* _Directions for this task_
Edit the passage below on Werner Tübke's panorama: write out the portion between "The immense panorama" and "National Gallery’s collection.", inclusive, replacing "immense" with "vast".

* _Document text_

The immense panorama by Werner Tübke (1929-2004) in Bad Frankenhausen is sometimes referred to as the Sistine Chapel of the North. Tübke painted the panorama between 1976 and 1987. The subject is the German Peasants' War of 1524-1526; the people's revolt against the powers that be in the south of the German speaking area, which the GDR saw as a precursor for the People's Republic. Tübke is seen as the most important painter of the GDR. He was certainly no superficial propagandist . His virtuoso, theatrical and sometimes bizarre work retained its aesthetic significance, even after the fall of the wall in 1989. Museum de Fundatie will present the first retrospective exhibition of Tübke’s paintings outside Germany next spring. This will include the 15 meters long preliminary study (scale 1:10) of his panorama from the Berlin National Gallery’s collection.

(Spatial reasoning items)
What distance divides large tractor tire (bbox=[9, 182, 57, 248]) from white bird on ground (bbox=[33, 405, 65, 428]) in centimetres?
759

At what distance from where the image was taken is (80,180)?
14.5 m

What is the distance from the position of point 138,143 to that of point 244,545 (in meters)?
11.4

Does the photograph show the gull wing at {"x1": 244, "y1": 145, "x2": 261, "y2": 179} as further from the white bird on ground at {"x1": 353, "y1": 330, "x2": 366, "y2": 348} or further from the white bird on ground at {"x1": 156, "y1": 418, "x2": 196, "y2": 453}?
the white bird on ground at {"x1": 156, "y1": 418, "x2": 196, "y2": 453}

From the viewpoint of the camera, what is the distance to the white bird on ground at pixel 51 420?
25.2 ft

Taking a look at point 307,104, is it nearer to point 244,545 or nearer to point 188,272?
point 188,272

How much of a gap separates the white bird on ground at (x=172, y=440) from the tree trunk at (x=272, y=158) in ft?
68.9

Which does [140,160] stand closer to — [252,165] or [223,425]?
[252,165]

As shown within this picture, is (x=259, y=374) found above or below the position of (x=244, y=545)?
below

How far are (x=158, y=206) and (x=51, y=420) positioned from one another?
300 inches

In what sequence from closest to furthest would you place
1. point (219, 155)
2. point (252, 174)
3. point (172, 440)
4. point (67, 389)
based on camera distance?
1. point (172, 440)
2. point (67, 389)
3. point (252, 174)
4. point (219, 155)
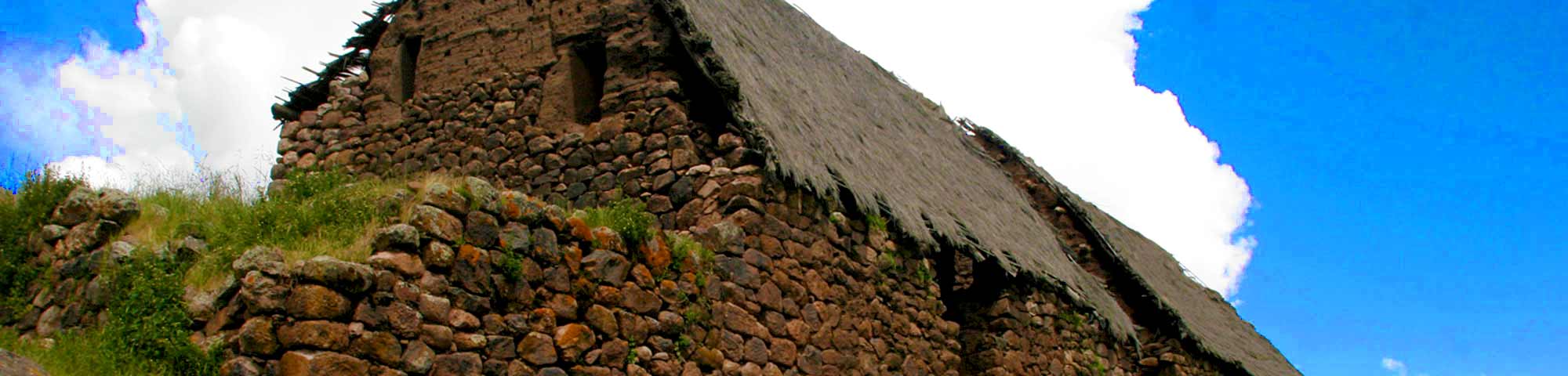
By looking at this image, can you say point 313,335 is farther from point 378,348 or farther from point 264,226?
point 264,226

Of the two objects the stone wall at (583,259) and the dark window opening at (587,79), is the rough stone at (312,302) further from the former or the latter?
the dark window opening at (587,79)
...
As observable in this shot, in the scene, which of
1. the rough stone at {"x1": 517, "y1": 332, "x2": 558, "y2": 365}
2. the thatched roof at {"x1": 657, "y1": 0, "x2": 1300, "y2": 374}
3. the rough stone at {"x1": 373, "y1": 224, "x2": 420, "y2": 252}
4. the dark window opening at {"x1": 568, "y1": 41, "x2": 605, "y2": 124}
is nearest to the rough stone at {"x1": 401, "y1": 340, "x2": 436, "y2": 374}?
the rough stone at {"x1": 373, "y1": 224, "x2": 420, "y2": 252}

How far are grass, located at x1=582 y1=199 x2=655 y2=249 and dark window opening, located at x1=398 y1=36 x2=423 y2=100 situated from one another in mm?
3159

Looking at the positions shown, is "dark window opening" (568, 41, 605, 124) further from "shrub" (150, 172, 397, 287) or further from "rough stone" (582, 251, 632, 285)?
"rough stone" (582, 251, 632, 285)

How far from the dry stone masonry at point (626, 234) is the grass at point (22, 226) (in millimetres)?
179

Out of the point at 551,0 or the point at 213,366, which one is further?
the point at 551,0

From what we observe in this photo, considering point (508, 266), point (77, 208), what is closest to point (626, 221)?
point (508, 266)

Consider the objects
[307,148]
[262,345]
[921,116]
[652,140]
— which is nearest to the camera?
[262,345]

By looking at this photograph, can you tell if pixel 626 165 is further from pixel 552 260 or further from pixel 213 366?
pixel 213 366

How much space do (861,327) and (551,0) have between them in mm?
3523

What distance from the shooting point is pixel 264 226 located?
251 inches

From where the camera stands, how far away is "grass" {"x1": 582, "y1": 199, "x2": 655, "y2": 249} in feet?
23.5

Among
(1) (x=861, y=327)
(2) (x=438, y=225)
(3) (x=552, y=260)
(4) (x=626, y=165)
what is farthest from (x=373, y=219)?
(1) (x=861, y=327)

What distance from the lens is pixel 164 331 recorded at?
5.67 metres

* _Complete output_
The vast panorama by Werner Tübke (1929-2004) in Bad Frankenhausen is sometimes referred to as the Sistine Chapel of the North. Tübke painted the panorama between 1976 and 1987. The subject is the German Peasants' War of 1524-1526; the people's revolt against the powers that be in the south of the German speaking area, which the GDR saw as a precursor for the People's Republic. Tübke is seen as the most important painter of the GDR. He was certainly no superficial propagandist . His virtuoso, theatrical and sometimes bizarre work retained its aesthetic significance, even after the fall of the wall in 1989. Museum de Fundatie will present the first retrospective exhibition of Tübke’s paintings outside Germany next spring. This will include the 15 meters long preliminary study (scale 1:10) of his panorama from the Berlin National Gallery’s collection.